His inability to see that this was at best potentially confusing led Limmy to compare him to a robot (he chose Data from Star Trek, though I think that Dawkins has less humanity and empathy than that character) and then in turn I got into a discussion with one of Dawkins’ fans about the subject.

He parroted a lot of the assertions that Dawkins makes about Islam being responsible for terrorism saying you can’t argue that religion is the reason all this stuff is happening. But you can argue that and this is why Dawkins’ position on Islam jars with me, because it is one place where logic and rationality seem to break down. Does one blame Christianity for the work of the IRA and the KKK? Would moderate Christians be called on to distance themselves from pub bombings and lynchings, or would we all assume it was nothing to do with them? Are moderate atheists called upon to distance themselves from the way that the Nazis perverted Darwinism to justify what they were doing? 

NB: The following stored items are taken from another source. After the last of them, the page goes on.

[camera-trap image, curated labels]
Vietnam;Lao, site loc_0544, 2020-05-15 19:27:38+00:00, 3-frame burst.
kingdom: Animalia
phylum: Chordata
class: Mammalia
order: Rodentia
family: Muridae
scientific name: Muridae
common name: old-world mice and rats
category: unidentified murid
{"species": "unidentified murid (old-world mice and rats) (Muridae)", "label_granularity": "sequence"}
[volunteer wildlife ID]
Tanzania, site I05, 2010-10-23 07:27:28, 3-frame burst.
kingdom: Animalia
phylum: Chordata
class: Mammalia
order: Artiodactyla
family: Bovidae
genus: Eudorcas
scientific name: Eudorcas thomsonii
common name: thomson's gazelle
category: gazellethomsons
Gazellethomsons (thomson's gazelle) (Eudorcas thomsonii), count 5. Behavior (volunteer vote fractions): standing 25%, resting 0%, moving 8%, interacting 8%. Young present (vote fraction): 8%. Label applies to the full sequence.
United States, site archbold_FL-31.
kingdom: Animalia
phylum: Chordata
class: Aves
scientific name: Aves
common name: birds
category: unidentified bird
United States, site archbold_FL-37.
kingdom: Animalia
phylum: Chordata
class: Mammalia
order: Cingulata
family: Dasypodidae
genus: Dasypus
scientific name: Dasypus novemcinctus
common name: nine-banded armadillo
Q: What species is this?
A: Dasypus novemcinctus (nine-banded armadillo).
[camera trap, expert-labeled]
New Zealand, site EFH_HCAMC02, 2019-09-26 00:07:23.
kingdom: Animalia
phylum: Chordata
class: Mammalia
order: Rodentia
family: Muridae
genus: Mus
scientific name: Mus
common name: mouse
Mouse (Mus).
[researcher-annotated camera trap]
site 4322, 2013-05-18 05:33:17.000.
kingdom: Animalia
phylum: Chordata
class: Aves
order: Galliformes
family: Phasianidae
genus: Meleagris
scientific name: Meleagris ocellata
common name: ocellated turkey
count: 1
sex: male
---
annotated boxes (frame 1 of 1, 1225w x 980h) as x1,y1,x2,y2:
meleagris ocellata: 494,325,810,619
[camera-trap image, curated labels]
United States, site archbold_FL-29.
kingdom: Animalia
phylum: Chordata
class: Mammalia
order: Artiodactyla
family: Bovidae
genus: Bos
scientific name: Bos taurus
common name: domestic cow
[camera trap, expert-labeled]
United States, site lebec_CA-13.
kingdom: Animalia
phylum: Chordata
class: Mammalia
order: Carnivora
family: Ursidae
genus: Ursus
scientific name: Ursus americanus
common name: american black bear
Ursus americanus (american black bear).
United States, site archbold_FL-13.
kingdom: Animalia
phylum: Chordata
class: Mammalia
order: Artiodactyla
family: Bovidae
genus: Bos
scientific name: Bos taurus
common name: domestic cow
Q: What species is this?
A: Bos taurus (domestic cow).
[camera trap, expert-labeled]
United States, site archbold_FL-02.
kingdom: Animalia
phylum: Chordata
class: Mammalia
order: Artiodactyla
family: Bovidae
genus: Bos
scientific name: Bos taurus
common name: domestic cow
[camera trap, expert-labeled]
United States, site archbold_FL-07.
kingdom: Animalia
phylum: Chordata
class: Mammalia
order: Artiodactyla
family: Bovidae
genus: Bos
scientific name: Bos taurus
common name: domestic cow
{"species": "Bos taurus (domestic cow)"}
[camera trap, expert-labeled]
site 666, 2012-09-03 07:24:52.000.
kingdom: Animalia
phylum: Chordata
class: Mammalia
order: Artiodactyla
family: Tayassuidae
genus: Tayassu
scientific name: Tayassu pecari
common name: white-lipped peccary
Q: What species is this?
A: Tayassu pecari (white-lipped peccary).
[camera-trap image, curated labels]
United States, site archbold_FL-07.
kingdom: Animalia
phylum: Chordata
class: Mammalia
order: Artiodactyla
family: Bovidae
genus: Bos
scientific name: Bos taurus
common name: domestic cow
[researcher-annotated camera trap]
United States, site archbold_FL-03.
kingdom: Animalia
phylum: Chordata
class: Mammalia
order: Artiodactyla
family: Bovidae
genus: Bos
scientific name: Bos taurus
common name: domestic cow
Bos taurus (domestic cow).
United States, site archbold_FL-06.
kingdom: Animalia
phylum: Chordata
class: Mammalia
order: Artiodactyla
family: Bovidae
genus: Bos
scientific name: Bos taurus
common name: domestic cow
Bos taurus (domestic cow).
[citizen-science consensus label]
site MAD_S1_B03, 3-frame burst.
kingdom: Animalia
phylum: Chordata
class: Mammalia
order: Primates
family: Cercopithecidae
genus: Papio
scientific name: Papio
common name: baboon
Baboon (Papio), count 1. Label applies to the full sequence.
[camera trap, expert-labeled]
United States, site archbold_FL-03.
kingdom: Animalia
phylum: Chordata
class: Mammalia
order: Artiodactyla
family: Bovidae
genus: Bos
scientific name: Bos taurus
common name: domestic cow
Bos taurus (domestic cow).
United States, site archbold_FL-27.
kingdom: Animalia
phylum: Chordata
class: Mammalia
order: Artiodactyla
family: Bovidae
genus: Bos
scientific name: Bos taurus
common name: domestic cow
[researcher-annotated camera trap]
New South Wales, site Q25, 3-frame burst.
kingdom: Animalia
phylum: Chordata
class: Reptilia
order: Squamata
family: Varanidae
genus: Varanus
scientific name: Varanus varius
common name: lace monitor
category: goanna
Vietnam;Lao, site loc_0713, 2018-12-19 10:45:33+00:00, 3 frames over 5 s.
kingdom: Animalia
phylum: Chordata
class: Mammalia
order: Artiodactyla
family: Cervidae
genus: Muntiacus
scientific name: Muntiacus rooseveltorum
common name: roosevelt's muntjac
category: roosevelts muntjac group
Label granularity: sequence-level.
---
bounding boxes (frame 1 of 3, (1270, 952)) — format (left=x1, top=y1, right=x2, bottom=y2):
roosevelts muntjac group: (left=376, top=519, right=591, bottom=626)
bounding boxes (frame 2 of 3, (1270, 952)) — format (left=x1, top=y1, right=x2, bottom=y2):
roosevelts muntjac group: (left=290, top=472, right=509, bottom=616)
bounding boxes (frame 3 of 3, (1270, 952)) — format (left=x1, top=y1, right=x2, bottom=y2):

And on a basic level, even if all terrorists were Muslim (or even religious) then that wouldn’t make all Muslims terrorists. Plenty of terrorists have been anarchists or nihilists so clearly logically it is not religion alone that is to blame for terrorism (even if the fanatical elements of a religion can be used to drive people to commit terrible acts). 

As with the bomb boy, Dawkins and some of his acolytes attitude to Islam isn’t scientific. It focuses in on certain bits of confirmative evidence and ignores the other stuff. Reza Aslan is brilliant on the argument that Islam is violent and oppressive, because by saying that you’re ignoring the majority of Muslim countries that aren’t.

I am no fan of religion and less so of religious fundamentalism, but Russell Brand once said a wise thing (I know) by pointing out that if there was no religion people would find other excuses for their terrible behaviour. 

Anyway, this is too complex a subject to get into in a blog and I kind of wish I hadn’t started as I don’t have time to explore this in the detail that is required.

I suppose I am just saying how it’s interesting how Dawkins presents himself on social media. And how maybe it would be good for him if he stopped using it.

In a last ditch attempt to persuade the public to back my reasonable, yet audacious plan to raise £1million for self-playing snooker I recorded frame 68 of Me1 vs Me2 Snooker whilst my wife was out for the evening.  And if listening to that doesn’t make you pledge £5000 then nothing can. It was tricky for Commentator 1 to do his usual allusions to current world events, but bless him, he gave it a go.

And hopefully tomorrow I will get the perfect 13th birthday present for Warming Up, as it enters its difficult teen years - one MILLION pounds. I still believe.